Resources

People often ask me "How did you learn how to hack?" The answer: by reading. This page is a collection of the blog posts and other articles that I have accumulated over the years of my journey. Enjoy!

The author of this post is the creator of an autopwn bot. While on a customer engagement with a small scope that was perfectly patched, it decided to tackle a dependency that is used by millions of websites: imagemagick. After five days of searching, it had a zero-day RCE bug in the default configuration of this library. This is the story of the vulnerabilities and the disclosure process.

On the first day, it learned that extension-based filtering doesn't work because it mostly cares about magic bytes. From this, it was determined that it could process SVGs at will, and the SVG parser was reviewed. Fairly quickly, it identified a file-read vulnerability when PostScript was enabled, but exploiting it required a very generous policy. The default policy blocks PS but not EPSI, allowing for an arbitrary file read. There are two issues here: the ability to read files at all and a bad deny-list.

After another day, it learned that by shifting the magic bytes, adding a \n could be used to defeat the PostScript detection. So, using GhostScript, you could write arbitrary files to the server just by reading a file. After finding a clear RCE vulnerability via a file-write, the development team pushed back, saying that real users should have better policies in place, where the default configuration still had the issue.

After this point, they moved their client to a very restrictive set of image policies. Upon doing this, the AI bot realized that the PS module was blocked but NOT the PDF module. By using the PDF path, which is fine in production according to the maintainers, it achieves RCE again. Even after this, they found that using the magic bytes C5 D0 D3 C6 overrode the extension-based format selection, allowing for even jpgs to be processed.

The most secure policy blocked all usage of delegates. This should theoretically catch all external process invocations and reject them. Unfortunately, this protection was busted in the case of GhostScript. When GhostScript is compiled into ImageMagick as a library, it runs in-process via gsapi_init_with_args(). So, the policy check never fires.

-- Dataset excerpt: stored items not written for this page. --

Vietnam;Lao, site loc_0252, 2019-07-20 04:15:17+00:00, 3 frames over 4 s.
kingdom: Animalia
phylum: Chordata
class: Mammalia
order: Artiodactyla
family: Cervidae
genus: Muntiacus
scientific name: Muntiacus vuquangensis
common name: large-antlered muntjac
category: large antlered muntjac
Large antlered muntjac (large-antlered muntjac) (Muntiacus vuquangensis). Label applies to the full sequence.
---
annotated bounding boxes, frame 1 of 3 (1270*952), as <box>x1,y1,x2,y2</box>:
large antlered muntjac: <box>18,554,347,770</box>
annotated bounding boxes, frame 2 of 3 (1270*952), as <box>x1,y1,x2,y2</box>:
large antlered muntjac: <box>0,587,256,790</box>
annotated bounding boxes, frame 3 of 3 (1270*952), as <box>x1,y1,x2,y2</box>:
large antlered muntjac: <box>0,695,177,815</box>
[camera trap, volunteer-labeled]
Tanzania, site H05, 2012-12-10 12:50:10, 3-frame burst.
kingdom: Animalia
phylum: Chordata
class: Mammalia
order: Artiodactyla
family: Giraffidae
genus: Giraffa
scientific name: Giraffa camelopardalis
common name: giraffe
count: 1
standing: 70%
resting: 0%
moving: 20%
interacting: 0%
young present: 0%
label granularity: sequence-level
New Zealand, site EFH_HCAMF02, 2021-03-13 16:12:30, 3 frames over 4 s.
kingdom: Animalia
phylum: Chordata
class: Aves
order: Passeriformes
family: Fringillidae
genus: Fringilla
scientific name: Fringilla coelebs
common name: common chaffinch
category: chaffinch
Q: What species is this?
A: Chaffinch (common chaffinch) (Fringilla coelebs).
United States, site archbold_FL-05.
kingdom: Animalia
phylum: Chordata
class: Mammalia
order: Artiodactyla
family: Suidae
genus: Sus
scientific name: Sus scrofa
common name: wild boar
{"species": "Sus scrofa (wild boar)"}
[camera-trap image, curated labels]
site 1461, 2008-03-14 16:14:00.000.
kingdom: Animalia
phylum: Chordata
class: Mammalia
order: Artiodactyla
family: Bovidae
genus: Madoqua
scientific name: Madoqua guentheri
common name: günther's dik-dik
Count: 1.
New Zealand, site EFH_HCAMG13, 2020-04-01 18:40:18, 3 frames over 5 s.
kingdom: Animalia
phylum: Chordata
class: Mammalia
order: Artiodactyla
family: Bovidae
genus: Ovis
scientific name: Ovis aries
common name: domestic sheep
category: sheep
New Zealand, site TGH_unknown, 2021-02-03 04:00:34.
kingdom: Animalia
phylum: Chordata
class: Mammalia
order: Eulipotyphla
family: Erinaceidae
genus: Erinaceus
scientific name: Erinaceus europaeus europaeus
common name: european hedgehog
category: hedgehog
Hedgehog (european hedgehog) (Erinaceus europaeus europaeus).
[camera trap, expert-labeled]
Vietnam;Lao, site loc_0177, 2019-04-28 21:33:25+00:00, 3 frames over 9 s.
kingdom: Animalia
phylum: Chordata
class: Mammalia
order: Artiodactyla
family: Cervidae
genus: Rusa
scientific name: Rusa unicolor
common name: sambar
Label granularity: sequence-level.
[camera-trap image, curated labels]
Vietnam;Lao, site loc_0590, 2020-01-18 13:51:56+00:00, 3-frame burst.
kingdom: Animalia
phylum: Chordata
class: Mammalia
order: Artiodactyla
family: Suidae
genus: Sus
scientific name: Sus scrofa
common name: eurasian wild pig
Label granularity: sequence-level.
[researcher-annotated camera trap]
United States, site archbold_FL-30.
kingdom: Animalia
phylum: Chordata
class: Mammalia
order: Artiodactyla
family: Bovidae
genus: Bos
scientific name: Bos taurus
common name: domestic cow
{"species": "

WordPress has no ImageMagick policy to begin with, making it vulnerable in many situations. It all depends on the website and the user's capabilities. In the end, the module was silently fixed without a CVE being assigned, and the fix wasn't backported to older versions. Practically, this means that a server with defaults of the library is vulnerable to some pretty nasty things. Only the core file read and file write issues were fixed; the PDF bypass and gslib delegate execution issue were never fixed.

The maintainers' fixation on secure policies appears to be a security boundary that is different between real-world usage and maintainer expectations. As usual, if there are no good defaults, then the protection is effectively null. Overall, a great post on ImageMagick's security and the use of LLMs to find bugs.